■ **DIRECTION**
With pictures left out, retype exactly the lines from the one containing "As displayed here, comparing" through the final line of the entries.

========

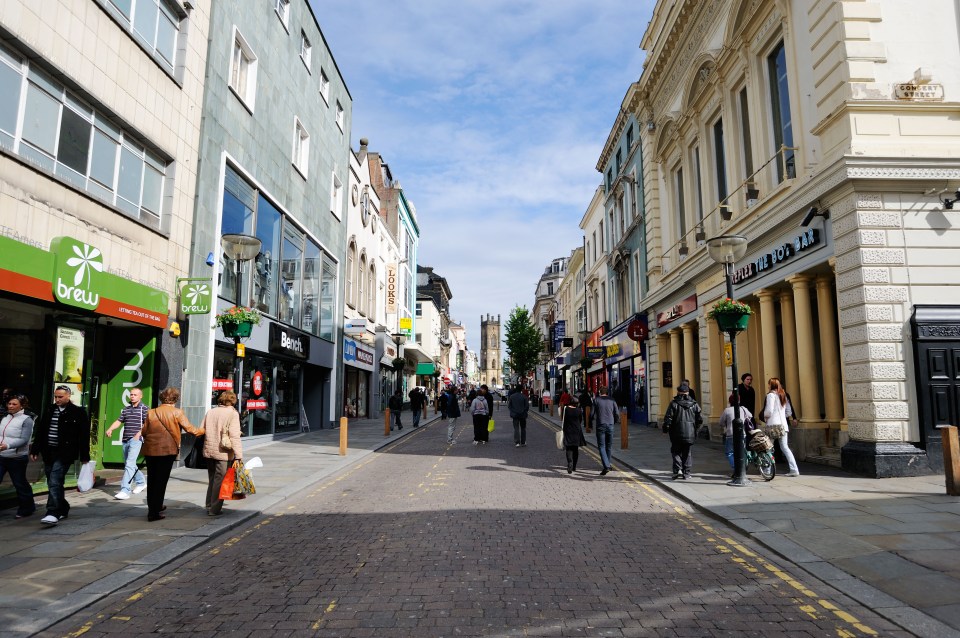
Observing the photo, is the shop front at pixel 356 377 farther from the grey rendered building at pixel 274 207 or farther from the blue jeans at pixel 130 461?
the blue jeans at pixel 130 461

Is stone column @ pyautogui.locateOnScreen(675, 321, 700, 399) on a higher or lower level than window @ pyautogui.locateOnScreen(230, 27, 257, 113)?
lower

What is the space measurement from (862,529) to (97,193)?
12623 millimetres

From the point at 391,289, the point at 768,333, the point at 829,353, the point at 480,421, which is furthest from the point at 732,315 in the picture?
the point at 391,289

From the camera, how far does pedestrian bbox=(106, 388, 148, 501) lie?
948 cm

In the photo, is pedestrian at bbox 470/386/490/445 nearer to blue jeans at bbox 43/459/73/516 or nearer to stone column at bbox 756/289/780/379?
stone column at bbox 756/289/780/379

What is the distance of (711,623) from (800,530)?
3.30 meters

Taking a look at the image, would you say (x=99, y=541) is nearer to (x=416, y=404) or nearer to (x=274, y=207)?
(x=274, y=207)

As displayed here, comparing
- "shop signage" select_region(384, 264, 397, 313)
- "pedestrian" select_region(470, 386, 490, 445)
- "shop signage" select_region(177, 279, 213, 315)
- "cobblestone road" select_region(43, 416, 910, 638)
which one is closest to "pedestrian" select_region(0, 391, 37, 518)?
"cobblestone road" select_region(43, 416, 910, 638)

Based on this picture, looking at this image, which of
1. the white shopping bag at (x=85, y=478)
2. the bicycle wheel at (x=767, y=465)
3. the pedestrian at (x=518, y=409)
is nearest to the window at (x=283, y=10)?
the pedestrian at (x=518, y=409)

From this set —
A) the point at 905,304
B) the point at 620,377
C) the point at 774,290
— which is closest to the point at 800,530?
the point at 905,304

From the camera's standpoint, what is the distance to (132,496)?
31.9 feet

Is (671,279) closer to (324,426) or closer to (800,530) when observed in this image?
(324,426)

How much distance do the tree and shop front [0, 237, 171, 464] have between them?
60159 millimetres

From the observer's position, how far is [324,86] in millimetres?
24047
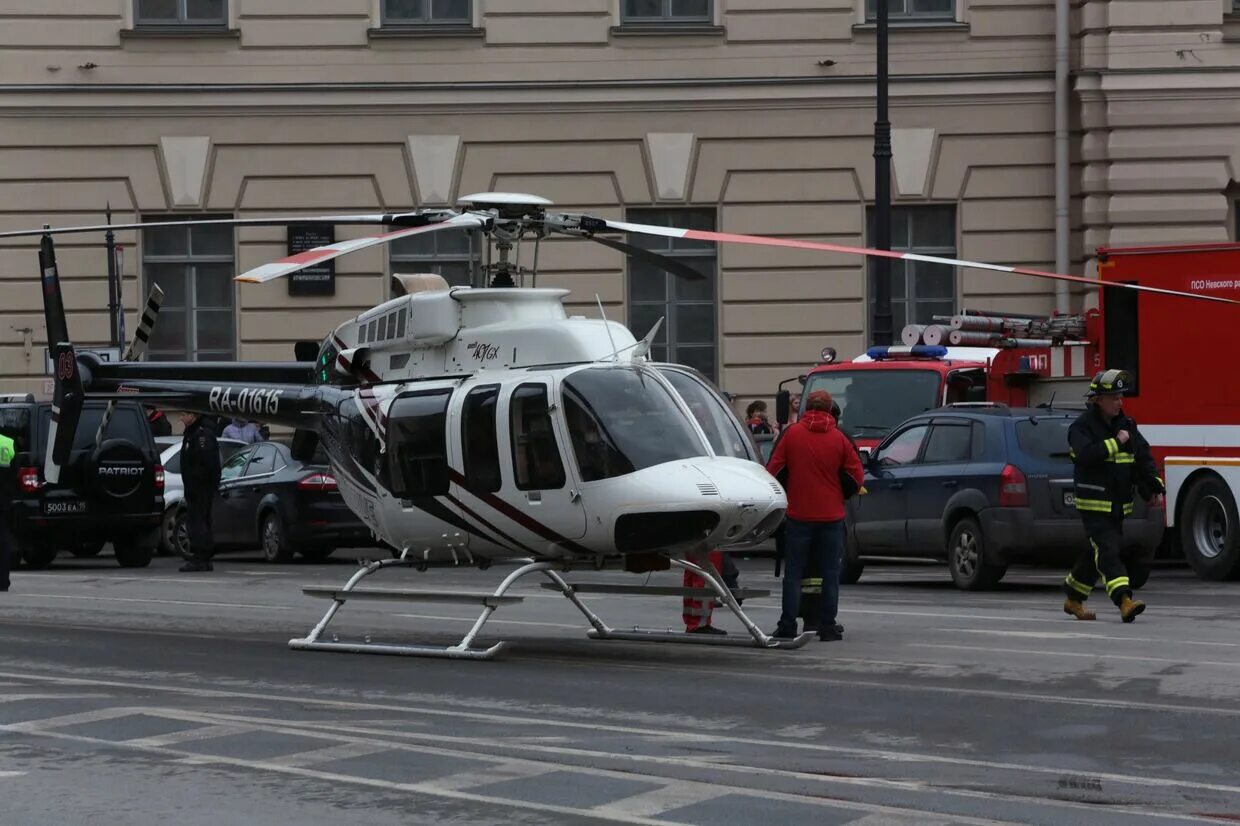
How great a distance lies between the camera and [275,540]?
25.6 m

========

■ **FULL ANSWER**
As displayed here, comparing
- "shop signage" select_region(384, 264, 397, 313)
- "pedestrian" select_region(470, 386, 490, 445)
- "shop signage" select_region(177, 279, 213, 315)
- "cobblestone road" select_region(43, 416, 910, 638)
which one is closest to "pedestrian" select_region(0, 391, 37, 518)?
"cobblestone road" select_region(43, 416, 910, 638)

Based on this picture, looking at this image, which of
1. the white shopping bag at (x=85, y=478)
2. the bicycle wheel at (x=767, y=465)
3. the pedestrian at (x=518, y=409)
is nearest to the window at (x=283, y=10)?
the pedestrian at (x=518, y=409)

From this set —
A) the point at 905,304
B) the point at 620,377
C) the point at 774,290
— which is closest to the point at 800,530?
the point at 905,304

From the camera's standpoint, what is the distance to (132,496)?
31.9 feet

Is (671,279) closer to (324,426) or closer to (800,530) when observed in this image?
(324,426)

How much distance do the tree and shop front [0, 237, 171, 464] have between them?
60159 millimetres

From the observer's position, how far is [324,86] in millimetres?
24047
How great a distance lies between the camera and [275,540]?
25.6 m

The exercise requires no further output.